How is DWARF information referenced by zig executable

After building a program with zig build-exe -fno-strip helloworld.zig, I noticed that there aren’t any DWARF debug segments in the resulting macho binary (I’m on macos), nor does zig output a .dSYM bundle — yet lldb is able to to show symbolicated information when debugging helloworld.

As best I can tell, the debug information is in helloworld.o. So I have a few questions:

  1. does lldb look for debug info in <executable_name>.o by convention, or is there some way the macho executable says “my debug info is in helloworld.o”? (I’m thinking of how .dSYM’s can be found by the UUID located in the macho’s UUID load command, for binaries created by clang)
  2. If the debug info really is in the .o, aren’t all the symbol addresses wrong due to the offsetting that occurs due to the linking process?

Maybe you can test your own hypothesis by copying the executable to an isolated directory (in /tmp?) and checking if lldb still shows symbolicated info for it?

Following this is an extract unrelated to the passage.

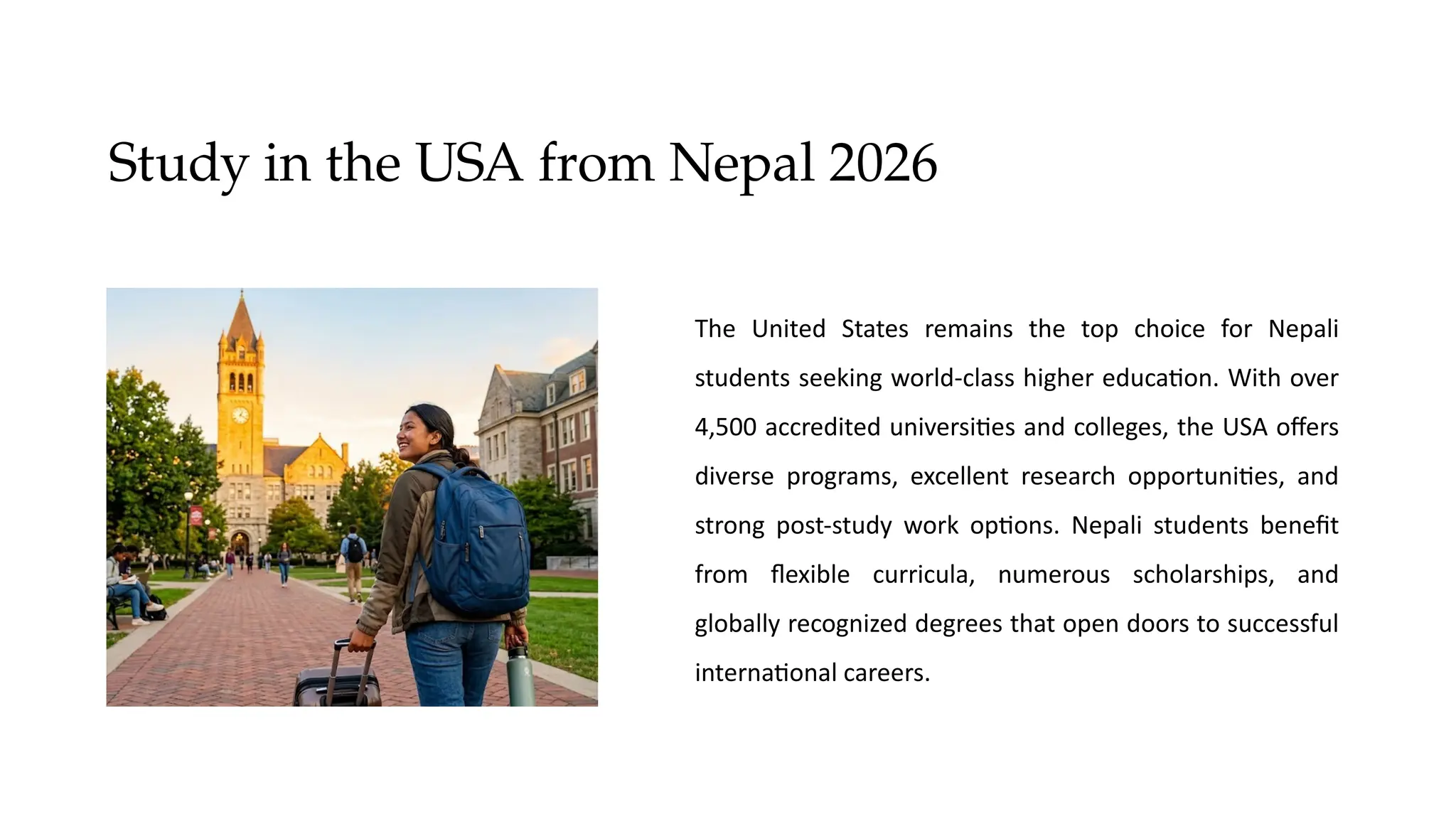 Study in the USA from Nepal 2026

The United States remains the top choice for Nepali students seeking world-class higher education. With over 4,500 accredited universities and colleges, the USA offers diverse programs, excellent research opportunities, and strong post-study work options. Nepali students benefit from flexible curricula, numerous scholarships, and globally recognized degrees that open doors to successful international careers.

I had confirmed my hypothesis that the debug information is in the .o file by deleting the .o file. Unfortunately the suggestion to copy the executable to a new directory doesn’t answer the first question in my original post. I had tried it and lldb doesn’t find the symbols, and that doesn’t explain if it fails to find symbols because:
A) lldb, by convention, looks for the .o in the same directory as the executable
B) the executable uses a relative path to say where its .o file is
Thanks for the suggestion though! Guess I’ll look at the lldb source.